Beliefnet
Letting Go with Guy Finley

The crowning moment of any species, the culmination of its possibilities, can’t be just its ability to adapt and survive. Natural history demonstrates that entire populations peak and are then terminated whenever Mother Nature so decides. The great book of life simply closes out one chapter of creation after another once it no longer serves the need for which it was created. Nothing can resist these decisions, which are reached in a higher order of reality than the one they act upon.

To the casual eye, the extinction of a species, for whatever reason, seems like it takes a very long time. But a closer look at this process tells another story. Our scale of time is skewed by the short span of life we are each allotted on this earth. In truth, compared to the lifespan of our planet, an entire species—let alone an individual within it—can vanish virtually overnight.

When we view life through this kind of sweeping perspective, it may be hard to see how such a grand scale of life has anything to do with our individual lives. So let’s examine these ideas and make them very personal and specific to your life and mine.

For instance, of what use is our endless struggle to adapt and even achieve some of the more common culturally valued prizes knowing—as we all do—that nothing we can ever possess has the power to stave off our inevitable passing?

The following quotation from Vernon Howard, a great twentieth-century mystic, not only helps put this stark idea into proper perspective for us but, as we will see, also hints at a far more appealing possibility as well:

“It is wise to seek immortality, for time defeats all other ambitions.”

True spiritual gems such as this are scattered throughout time, found mostly in the forgotten treasure troves of authentic sacred writings. In the beautiful light they reflect is hidden a promise that is as welcome and timeless as our need to be reminded of it:

Within each of us already lives a higher order of being, an immortal spirit that neither time nor circumstance can cause to end.

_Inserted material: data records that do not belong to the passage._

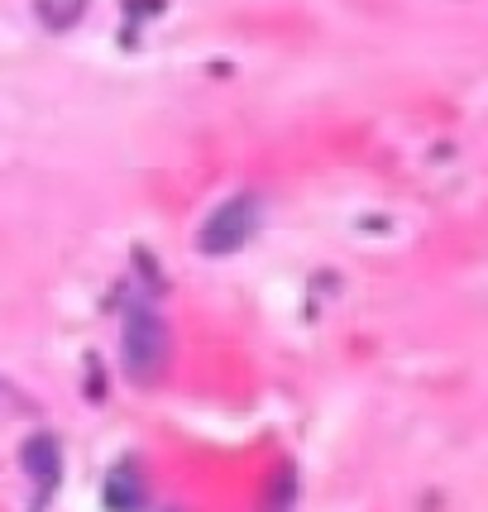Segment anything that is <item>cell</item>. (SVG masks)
Here are the masks:
<instances>
[{
    "label": "cell",
    "mask_w": 488,
    "mask_h": 512,
    "mask_svg": "<svg viewBox=\"0 0 488 512\" xmlns=\"http://www.w3.org/2000/svg\"><path fill=\"white\" fill-rule=\"evenodd\" d=\"M168 359H173V335L168 321L154 307H130L125 326H120V369L134 388H154L168 374Z\"/></svg>",
    "instance_id": "cell-1"
},
{
    "label": "cell",
    "mask_w": 488,
    "mask_h": 512,
    "mask_svg": "<svg viewBox=\"0 0 488 512\" xmlns=\"http://www.w3.org/2000/svg\"><path fill=\"white\" fill-rule=\"evenodd\" d=\"M24 469H29V479H39L44 489L58 484V474H63V450H58V441H53L48 431L24 446Z\"/></svg>",
    "instance_id": "cell-3"
},
{
    "label": "cell",
    "mask_w": 488,
    "mask_h": 512,
    "mask_svg": "<svg viewBox=\"0 0 488 512\" xmlns=\"http://www.w3.org/2000/svg\"><path fill=\"white\" fill-rule=\"evenodd\" d=\"M34 15L48 24V29H72V24H82L87 15V0H34Z\"/></svg>",
    "instance_id": "cell-5"
},
{
    "label": "cell",
    "mask_w": 488,
    "mask_h": 512,
    "mask_svg": "<svg viewBox=\"0 0 488 512\" xmlns=\"http://www.w3.org/2000/svg\"><path fill=\"white\" fill-rule=\"evenodd\" d=\"M259 225H264V201L254 197V192H235V197H225L197 230V249L201 254H211V259H221V254H240L254 235H259Z\"/></svg>",
    "instance_id": "cell-2"
},
{
    "label": "cell",
    "mask_w": 488,
    "mask_h": 512,
    "mask_svg": "<svg viewBox=\"0 0 488 512\" xmlns=\"http://www.w3.org/2000/svg\"><path fill=\"white\" fill-rule=\"evenodd\" d=\"M259 512H297V469L283 465L264 489V508Z\"/></svg>",
    "instance_id": "cell-6"
},
{
    "label": "cell",
    "mask_w": 488,
    "mask_h": 512,
    "mask_svg": "<svg viewBox=\"0 0 488 512\" xmlns=\"http://www.w3.org/2000/svg\"><path fill=\"white\" fill-rule=\"evenodd\" d=\"M106 508L111 512H144V479H139L130 465L111 469V479H106Z\"/></svg>",
    "instance_id": "cell-4"
}]
</instances>
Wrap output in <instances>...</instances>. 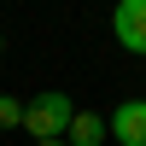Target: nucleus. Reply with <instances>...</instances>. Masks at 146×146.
I'll use <instances>...</instances> for the list:
<instances>
[{"label": "nucleus", "mask_w": 146, "mask_h": 146, "mask_svg": "<svg viewBox=\"0 0 146 146\" xmlns=\"http://www.w3.org/2000/svg\"><path fill=\"white\" fill-rule=\"evenodd\" d=\"M105 123H111V146H146V100H123Z\"/></svg>", "instance_id": "obj_2"}, {"label": "nucleus", "mask_w": 146, "mask_h": 146, "mask_svg": "<svg viewBox=\"0 0 146 146\" xmlns=\"http://www.w3.org/2000/svg\"><path fill=\"white\" fill-rule=\"evenodd\" d=\"M0 129H23V100L0 94Z\"/></svg>", "instance_id": "obj_5"}, {"label": "nucleus", "mask_w": 146, "mask_h": 146, "mask_svg": "<svg viewBox=\"0 0 146 146\" xmlns=\"http://www.w3.org/2000/svg\"><path fill=\"white\" fill-rule=\"evenodd\" d=\"M35 146H64V140H35Z\"/></svg>", "instance_id": "obj_6"}, {"label": "nucleus", "mask_w": 146, "mask_h": 146, "mask_svg": "<svg viewBox=\"0 0 146 146\" xmlns=\"http://www.w3.org/2000/svg\"><path fill=\"white\" fill-rule=\"evenodd\" d=\"M111 35L129 53H146V0H123V6L111 12Z\"/></svg>", "instance_id": "obj_3"}, {"label": "nucleus", "mask_w": 146, "mask_h": 146, "mask_svg": "<svg viewBox=\"0 0 146 146\" xmlns=\"http://www.w3.org/2000/svg\"><path fill=\"white\" fill-rule=\"evenodd\" d=\"M0 53H6V35H0Z\"/></svg>", "instance_id": "obj_7"}, {"label": "nucleus", "mask_w": 146, "mask_h": 146, "mask_svg": "<svg viewBox=\"0 0 146 146\" xmlns=\"http://www.w3.org/2000/svg\"><path fill=\"white\" fill-rule=\"evenodd\" d=\"M105 140H111V123L100 111H76V123L64 135V146H105Z\"/></svg>", "instance_id": "obj_4"}, {"label": "nucleus", "mask_w": 146, "mask_h": 146, "mask_svg": "<svg viewBox=\"0 0 146 146\" xmlns=\"http://www.w3.org/2000/svg\"><path fill=\"white\" fill-rule=\"evenodd\" d=\"M70 123H76V100L58 88L35 94V100H23V129H29V140H64Z\"/></svg>", "instance_id": "obj_1"}]
</instances>
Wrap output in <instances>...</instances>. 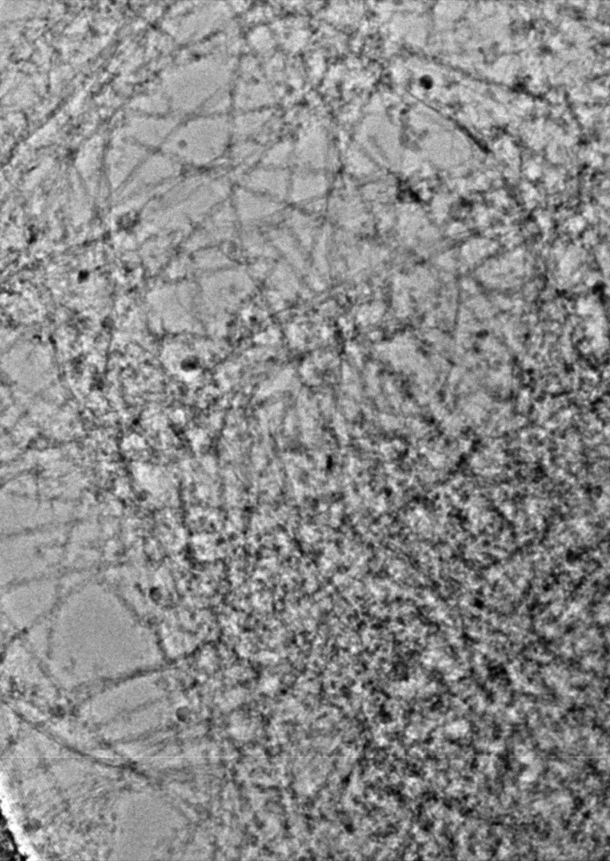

Seated at the center of each of us lies buried a kind of celestial seed, buried there since the beginning of time. But this divine gift must be awakened—in this lifetime—before its fruit can be realized, for it alone contains life’s greatest prize: victory over death—a conscious connection to a vine everlasting that never dies. The expression of this fruition is inseparable from our freedom from the fear of death, even as our freedom from death is the same as finally fulfilling our highest individual possibilities.

The true purpose for the incarnation of Christ or any other authentic avatar, saint, prophet, or sage—regardless of his or her place and time of birth—is a single purpose expressed through two phases. First, to remind us of our lost heritage: we are children of a Celestial Being and within us dwells the seed of an immortal Self. And second, upon awakening to this forgotten heritage, to accept the responsibility that comes with it: to use our lives to help manifest the will of heaven on earth so that these two planes of existence, and their beings, may be reconciled and perfected accordingly.

The higher order of unconditional love and compassion, as evidenced by the selfless lives of saints and sages—acting as heralds of a heaven to come—proves the existence of a higher order of being awakened in them but still asleep within us. As such, the knowledge they disseminate is designed to help us awaken this celestial consciousness within us, much as sunlight acts upon a dormant seed, stirring it to open. All true spiritual masters are in concert when it comes to this last vital revelation; it is perhaps the greatest spiritual “secret” on this earth.

For any “flower” to live, the seed of its origin must die. It is a law: the latter must pass before the former can prosper and reveal its latent potential. Virtually all scripture, East and West, affirms this sacred teaching as expressed here by Christ:

“Verily, verily, I say unto you, Except a corn of wheat fall into the ground and die, it abideth alone: but if it die, it bringeth forth much fruit.”
The hidden meaning of this oft-quoted, little-understood phrase is as follows: the “corn of wheat” in this passage represents the spiritually asleep, unawakened human. The seed, in both instances, is just the first stage of its being; it is a herald of possibilities yet to be realized. As such, as is true with any seed, physical or spiritual, if it doesn’t succeed with its ordained task or somehow rejects its natural role, the very reason for its existence is rendered null and void.

We hold within us a sublime seed richly impregnated with divine possibilities; it is our greatest gift. Within it lives the promise of an immortal Self, a celestial citizenship in a world outside the prison and pain of passing time. But again—as is true of all seeds, regardless of their nature—each must find the right conditions and nourishment needed for it to flourish. Once accomplished, almost nothing can stop this seed from breaking free and stepping out of its confining husk. In that instant it is reborn into a new form; it enters into the next level of its being, and the journey begins anew.